The New York Times’ Kirk Johnson recently covered a subject essential to our way of life in Yamhill County – privatization of the electric grid. In an article and photo essay entitled “Down the Mighty Columbia River, Where a Power Struggle Looms” Johnson and photographer Chang W. Lee highlight the recent push in the Trump administration to sell off the Bonneville Power Authority to the highest bidder. The effort is part of the ongoing GOP project of deregulation in the name of “efficiency,” which has the net effect of wresting autonomy from taxpayers and fattening the wallets of private corporations.

Communities in Yamhill County purchase electricity from BPA, and so any long-term decision with respect to this massive power grid effects our lives directly.
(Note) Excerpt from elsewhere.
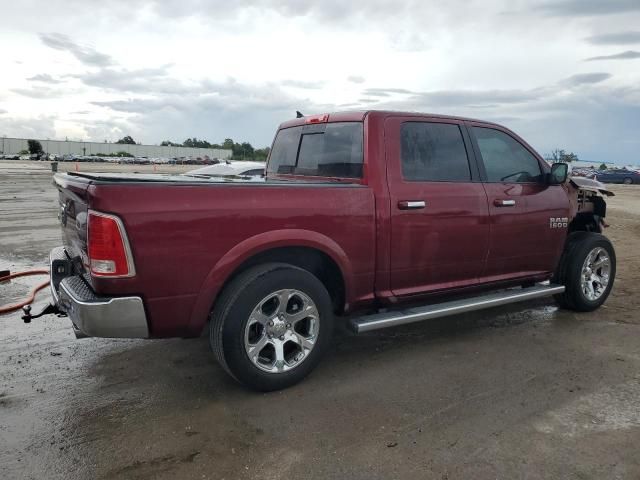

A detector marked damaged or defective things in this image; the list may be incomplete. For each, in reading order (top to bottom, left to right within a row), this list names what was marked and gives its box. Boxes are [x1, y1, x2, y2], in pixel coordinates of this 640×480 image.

damaged front end [568, 176, 612, 232]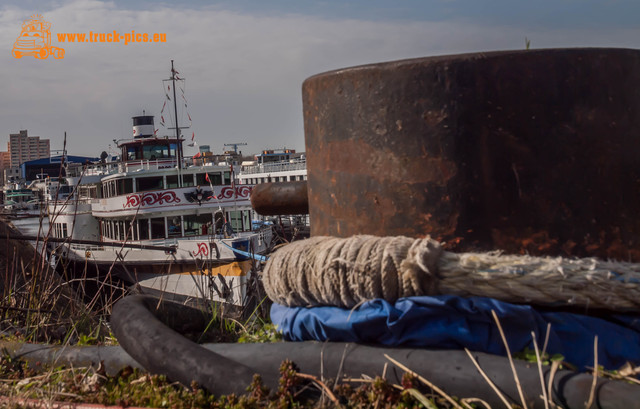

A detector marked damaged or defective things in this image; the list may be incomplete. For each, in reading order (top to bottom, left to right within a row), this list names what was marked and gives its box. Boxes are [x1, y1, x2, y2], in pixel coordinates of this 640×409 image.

rusty mooring bollard [302, 47, 640, 258]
As a federal organization, the BPA is in principle responsive to the will of the taxpayer – what responsibilities would a private company have? In the words of Terry Oxley, a tugboat operator interviewed for the article, ““I guess I want more input…Who’s going to control it? Who’s going to have the say so? When are they going to release the water, the flood control, the spill patterns for the fish? It’s such a big deal, and it’s all intertwined.”

On our own turf, in the midst of a pension crisis, Oregonians face the prospect of our publicly held assets being sold to private interests – state lands and public education are at risk. It is prudent of us as citizens to make sure organizations like the BPA function efficiently, but it is incumbent upon us as Democrats to make sure public assets exist for the good of the many, not the few.